TheCorporateCounsel.net

December 21, 2005

Overhaul Begins? Corp Fin’s Telephone Interpretation Manual

Yesterday, Corp Fin added some phone interps on Regulation AB to its Telephone Interpretation Manual – as well as added a new index page. The Manual is now split into discrete PDF sections coded, rather than posted as a single file – although the five Manual supplements are still separate and not integrated yet.

The new look is nice, but I am bummed that the sections are no longer alpha-numbered so that a particular interp can be easily referenced (eg. “I.84” instead of now having to say “#84 in the ‘Regulation S-K’ section” like I just did in answering a query in our Q&A Forum). Other members have complained that they wish a PDF of the entire Manual was still available so that it could easily be word-searched or printed out. Maybe Santa will hear us?

[Of course, we still have our searchable, HTML version of the Manual posted – but it will be difficult to maintain this version if the Staff makes piecemeal changes to the Manual going forward.]

This is an encouraging sign and perhaps means that Corp Fin’s long-standing project to update the Manual will be in full swing during ’06. Quite a challenge for the Staff to undertake as the last comprehensive update was in 1997 – and things sure have changed a bit since then!

Scrushy’s Latest Maneuver: The Shareholder Proposal Angle

Everytime I hear the dude’s name, I roll my eyes. Now Richard Scrushy has been rejected by Corp Fin in his attempt to use 14a-8 to amend the HealthSouth bylaws so that a majority of shareholders could fill board vacancies and set the number of directors on the board. Note that the former HealthSouth CEO submitted his proposal before he was indicted again – this time for political corruption – and before he sued HealthSouth for $70 million in back pay. This guy has some gall, eh?

On December 9th, the SEC Staff agreed with Healthsouth that Scrushy’s proposal could be excluded after the company argued that the proposal would result in a “pro rata” vote that deviates from the “one share, one vote” rule under Delaware law.

S&P 500 Governance Survey

This new Spencer Stuart survey regarding the S&P 500’s corporate governance practices shows considerable progress having been made in recent years. At the same time, it highlights a number of shortcomings. Here are some of those shortcomings, as noted by former SEC Chief Accountant Lynn Turner:

1. 12% of boards still have no women; 43% of these companies are in the high technology industry, often in California.

2. Lead directors are commonplace with 94% of the boards with them, compared to only 36% in 2003. Directors as a whole are more “independent” than before SOX as defined by the listing rules.

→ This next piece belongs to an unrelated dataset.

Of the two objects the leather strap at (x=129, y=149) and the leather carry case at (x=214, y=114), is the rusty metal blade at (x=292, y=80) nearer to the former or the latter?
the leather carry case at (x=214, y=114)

3. However, the CEO still chairs most boards, and where they don’t, the chair is usually not independent. As a result, the leader of the vast majority of the boards is not independent. However, the number of boards with a truly independent board chair, something almost unheard of just 5-6 years ago, is now up to 9%.

4. Audit committees appear to have changed little, most likely due to the SEC “watering down” the requirement for a “financial expert” over the objections of investors. As a result, it appears there probably are a lot of people who are not real experts in the field of financial reporting who are still designated as financial experts. As noted in the attached survey, audit committees still often do not have a board member who has been a CFO, controller or CPA. The number of audit committ members with CFO and accounting backgrounds remains at only 9% in 2005, the same as in 2004.

Accordingly, board oversight of the financial reporting process is probably still not what it should be. Often these so-called “experts” are probably challenged at best – if not fully unable – to deal with many typical issues, such as financial reporting questions; discussions of what are the necessary internal controls over accounting and disclosure; and auditor independence issues.